• Task to complete
Each line from the beginning of the data below through the line containing "A: White tailed" should be repeated exactly, please.
Data shown: Begin
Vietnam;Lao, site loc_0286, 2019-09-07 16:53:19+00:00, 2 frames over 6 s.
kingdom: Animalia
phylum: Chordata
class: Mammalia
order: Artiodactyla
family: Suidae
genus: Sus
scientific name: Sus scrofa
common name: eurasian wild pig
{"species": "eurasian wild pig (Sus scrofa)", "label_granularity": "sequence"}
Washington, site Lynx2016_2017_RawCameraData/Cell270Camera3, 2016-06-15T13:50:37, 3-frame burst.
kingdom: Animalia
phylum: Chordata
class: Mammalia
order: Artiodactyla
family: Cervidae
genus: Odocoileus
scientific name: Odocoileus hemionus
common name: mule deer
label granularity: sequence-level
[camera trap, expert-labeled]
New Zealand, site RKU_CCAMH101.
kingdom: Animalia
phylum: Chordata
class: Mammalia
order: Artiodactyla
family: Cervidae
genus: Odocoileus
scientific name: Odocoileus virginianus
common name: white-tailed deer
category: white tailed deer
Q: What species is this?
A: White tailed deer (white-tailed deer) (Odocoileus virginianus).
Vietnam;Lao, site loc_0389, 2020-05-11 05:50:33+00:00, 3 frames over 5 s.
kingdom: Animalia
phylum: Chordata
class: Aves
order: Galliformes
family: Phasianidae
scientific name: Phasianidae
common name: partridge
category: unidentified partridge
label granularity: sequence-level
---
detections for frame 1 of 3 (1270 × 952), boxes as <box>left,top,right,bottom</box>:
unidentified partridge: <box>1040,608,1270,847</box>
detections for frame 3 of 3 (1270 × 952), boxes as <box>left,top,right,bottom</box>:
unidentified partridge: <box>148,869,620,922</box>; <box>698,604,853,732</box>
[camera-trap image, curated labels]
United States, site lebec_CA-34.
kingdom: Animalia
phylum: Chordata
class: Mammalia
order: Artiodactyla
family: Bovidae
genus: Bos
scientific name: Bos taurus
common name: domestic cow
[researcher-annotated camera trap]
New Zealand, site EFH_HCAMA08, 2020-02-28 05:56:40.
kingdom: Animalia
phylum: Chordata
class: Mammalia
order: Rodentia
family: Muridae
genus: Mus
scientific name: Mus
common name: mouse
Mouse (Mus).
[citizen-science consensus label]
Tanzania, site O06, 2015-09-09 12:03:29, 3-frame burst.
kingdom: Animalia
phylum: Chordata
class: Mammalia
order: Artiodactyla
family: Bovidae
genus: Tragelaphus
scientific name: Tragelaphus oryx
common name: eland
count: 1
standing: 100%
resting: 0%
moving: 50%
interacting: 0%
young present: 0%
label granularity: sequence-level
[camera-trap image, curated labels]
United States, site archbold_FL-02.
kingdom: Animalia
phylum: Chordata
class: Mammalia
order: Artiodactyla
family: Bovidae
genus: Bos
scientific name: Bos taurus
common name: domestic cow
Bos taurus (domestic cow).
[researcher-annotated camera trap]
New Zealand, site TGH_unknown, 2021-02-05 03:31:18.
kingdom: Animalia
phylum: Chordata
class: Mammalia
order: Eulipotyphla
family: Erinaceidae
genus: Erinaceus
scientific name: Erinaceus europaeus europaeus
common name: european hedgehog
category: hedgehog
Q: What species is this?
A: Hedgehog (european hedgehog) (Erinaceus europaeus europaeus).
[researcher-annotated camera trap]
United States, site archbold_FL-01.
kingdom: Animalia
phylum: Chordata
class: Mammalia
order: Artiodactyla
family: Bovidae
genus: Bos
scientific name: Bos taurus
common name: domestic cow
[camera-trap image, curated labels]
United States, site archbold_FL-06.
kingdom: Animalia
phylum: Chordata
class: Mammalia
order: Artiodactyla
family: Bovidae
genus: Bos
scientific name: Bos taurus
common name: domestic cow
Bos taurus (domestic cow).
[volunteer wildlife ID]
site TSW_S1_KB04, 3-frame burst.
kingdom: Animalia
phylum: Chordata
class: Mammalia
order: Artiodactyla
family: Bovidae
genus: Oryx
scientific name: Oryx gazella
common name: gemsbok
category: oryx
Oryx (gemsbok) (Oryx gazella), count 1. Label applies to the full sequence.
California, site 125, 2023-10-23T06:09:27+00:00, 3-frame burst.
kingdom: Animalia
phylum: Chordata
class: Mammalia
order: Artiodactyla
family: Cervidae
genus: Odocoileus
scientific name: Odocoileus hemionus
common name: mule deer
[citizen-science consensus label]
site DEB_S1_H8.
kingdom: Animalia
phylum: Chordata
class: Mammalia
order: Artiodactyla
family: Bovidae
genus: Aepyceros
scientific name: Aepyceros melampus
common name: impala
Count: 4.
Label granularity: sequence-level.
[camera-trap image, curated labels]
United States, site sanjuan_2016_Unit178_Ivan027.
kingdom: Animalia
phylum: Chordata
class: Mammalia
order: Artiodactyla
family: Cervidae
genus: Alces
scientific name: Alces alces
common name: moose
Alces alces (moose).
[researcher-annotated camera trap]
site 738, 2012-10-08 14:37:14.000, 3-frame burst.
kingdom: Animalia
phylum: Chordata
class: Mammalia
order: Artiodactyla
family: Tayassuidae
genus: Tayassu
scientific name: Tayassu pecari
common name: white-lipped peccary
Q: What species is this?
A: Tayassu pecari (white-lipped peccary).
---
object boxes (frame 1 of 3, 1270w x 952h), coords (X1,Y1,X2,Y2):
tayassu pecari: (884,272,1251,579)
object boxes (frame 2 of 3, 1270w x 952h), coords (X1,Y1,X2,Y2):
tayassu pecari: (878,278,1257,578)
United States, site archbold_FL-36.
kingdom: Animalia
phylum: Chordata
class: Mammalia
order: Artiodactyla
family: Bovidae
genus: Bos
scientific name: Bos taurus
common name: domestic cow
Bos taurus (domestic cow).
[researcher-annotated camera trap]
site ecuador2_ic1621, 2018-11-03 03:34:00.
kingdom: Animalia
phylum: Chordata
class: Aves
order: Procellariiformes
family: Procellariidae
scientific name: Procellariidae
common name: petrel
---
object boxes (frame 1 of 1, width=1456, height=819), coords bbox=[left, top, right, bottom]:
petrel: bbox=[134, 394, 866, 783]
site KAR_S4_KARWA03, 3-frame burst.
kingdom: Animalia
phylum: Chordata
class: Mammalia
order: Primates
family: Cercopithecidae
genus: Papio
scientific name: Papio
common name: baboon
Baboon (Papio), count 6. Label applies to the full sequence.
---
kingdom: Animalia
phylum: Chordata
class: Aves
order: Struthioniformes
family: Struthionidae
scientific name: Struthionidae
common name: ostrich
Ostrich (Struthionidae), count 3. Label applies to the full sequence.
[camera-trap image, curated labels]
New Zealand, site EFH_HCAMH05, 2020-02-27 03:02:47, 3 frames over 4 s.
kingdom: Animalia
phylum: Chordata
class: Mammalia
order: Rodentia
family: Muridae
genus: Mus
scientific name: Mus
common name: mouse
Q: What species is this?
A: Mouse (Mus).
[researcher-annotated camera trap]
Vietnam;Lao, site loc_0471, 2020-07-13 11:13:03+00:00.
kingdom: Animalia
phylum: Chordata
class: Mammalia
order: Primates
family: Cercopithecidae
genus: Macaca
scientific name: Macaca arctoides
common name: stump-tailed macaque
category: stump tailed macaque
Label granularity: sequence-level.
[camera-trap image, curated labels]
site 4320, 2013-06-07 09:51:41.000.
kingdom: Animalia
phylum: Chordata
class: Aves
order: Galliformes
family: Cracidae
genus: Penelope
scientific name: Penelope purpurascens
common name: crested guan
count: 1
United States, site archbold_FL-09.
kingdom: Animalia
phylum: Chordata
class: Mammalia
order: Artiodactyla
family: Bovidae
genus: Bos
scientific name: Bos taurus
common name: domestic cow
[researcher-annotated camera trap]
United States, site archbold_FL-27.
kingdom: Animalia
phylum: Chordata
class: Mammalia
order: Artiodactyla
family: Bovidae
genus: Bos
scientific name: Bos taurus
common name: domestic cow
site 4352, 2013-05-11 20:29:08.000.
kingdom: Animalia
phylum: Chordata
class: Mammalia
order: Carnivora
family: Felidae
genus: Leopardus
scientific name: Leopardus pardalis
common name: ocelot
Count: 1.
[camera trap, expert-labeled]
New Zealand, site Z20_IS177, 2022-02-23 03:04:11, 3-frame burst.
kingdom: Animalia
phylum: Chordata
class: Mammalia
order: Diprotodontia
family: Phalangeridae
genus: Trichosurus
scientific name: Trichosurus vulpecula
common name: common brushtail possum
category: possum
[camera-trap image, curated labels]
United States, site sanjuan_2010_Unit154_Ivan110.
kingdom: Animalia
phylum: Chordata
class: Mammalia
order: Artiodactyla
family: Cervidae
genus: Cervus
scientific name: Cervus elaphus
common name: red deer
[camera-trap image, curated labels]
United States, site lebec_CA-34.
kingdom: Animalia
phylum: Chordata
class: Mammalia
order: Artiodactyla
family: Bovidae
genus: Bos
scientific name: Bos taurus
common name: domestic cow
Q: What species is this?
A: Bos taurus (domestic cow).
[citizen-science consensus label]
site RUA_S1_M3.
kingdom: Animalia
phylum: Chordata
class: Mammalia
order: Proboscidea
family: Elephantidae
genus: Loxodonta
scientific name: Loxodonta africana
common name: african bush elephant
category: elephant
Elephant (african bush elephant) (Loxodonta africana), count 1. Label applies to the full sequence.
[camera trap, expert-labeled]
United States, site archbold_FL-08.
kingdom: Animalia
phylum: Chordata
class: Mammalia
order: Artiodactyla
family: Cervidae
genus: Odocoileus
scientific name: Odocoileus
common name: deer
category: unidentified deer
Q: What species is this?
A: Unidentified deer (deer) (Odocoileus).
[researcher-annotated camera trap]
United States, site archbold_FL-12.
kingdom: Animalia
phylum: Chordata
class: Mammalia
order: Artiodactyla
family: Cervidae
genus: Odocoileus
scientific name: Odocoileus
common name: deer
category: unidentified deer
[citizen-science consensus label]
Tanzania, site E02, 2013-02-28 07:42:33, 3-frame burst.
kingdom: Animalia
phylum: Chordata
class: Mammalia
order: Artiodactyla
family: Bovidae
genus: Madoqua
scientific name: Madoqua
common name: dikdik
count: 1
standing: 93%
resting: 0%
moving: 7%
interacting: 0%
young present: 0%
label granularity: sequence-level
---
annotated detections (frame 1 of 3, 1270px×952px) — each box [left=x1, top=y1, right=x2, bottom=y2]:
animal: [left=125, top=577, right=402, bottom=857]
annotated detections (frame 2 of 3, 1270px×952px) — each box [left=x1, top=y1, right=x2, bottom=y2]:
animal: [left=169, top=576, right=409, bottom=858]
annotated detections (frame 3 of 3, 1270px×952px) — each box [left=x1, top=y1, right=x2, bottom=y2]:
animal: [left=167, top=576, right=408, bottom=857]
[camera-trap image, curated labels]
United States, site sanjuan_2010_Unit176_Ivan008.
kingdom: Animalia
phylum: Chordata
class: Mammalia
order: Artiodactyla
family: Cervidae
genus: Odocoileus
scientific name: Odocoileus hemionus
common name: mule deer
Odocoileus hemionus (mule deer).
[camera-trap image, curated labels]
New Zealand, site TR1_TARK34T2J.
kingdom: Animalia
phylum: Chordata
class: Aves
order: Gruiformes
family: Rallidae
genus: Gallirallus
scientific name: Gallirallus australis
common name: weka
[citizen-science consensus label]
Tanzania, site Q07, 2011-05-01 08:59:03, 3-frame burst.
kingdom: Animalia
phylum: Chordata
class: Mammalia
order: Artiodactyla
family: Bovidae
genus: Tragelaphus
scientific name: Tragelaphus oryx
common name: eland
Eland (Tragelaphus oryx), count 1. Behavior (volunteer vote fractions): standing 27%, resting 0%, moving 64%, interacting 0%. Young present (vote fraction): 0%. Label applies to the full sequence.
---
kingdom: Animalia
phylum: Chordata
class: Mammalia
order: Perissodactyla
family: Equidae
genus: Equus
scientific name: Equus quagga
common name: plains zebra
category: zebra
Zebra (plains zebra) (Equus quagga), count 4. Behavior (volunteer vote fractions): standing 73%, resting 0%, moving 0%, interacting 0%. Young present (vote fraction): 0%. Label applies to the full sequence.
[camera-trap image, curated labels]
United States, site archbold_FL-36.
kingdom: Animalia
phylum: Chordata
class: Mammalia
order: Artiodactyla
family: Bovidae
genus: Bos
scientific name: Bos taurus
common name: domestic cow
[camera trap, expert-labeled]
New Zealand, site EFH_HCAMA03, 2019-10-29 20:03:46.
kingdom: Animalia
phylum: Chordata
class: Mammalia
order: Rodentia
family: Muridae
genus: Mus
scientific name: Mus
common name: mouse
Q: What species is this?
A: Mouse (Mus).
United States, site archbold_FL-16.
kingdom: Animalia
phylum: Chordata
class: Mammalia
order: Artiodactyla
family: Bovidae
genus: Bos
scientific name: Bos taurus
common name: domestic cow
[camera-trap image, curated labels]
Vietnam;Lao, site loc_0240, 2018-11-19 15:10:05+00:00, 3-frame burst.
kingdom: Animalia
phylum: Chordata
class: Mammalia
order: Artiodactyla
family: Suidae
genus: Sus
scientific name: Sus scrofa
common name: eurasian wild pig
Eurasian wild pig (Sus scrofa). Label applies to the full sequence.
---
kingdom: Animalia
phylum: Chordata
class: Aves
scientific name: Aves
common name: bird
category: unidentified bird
Data shown: End
• Answer area
Vietnam;Lao, site loc_0286, 2019-09-07 16:53:19+00:00, 2 frames over 6 s.
kingdom: Animalia
phylum: Chordata
class: Mammalia
order: Artiodactyla
family: Suidae
genus: Sus
scientific name: Sus scrofa
common name: eurasian wild pig
{"species": "eurasian wild pig (Sus scrofa)", "label_granularity": "sequence"}
Washington, site Lynx2016_2017_RawCameraData/Cell270Camera3, 2016-06-15T13:50:37, 3-frame burst.
kingdom: Animalia
phylum: Chordata
class: Mammalia
order: Artiodactyla
family: Cervidae
genus: Odocoileus
scientific name: Odocoileus hemionus
common name: mule deer
label granularity: sequence-level
[camera trap, expert-labeled]
New Zealand, site RKU_CCAMH101.
kingdom: Animalia
phylum: Chordata
class: Mammalia
order: Artiodactyla
family: Cervidae
genus: Odocoileus
scientific name: Odocoileus virginianus
common name: white-tailed deer
category: white tailed deer
Q: What species is this?
A: White tailed deer (white-tailed deer) (Odocoileus virginianus).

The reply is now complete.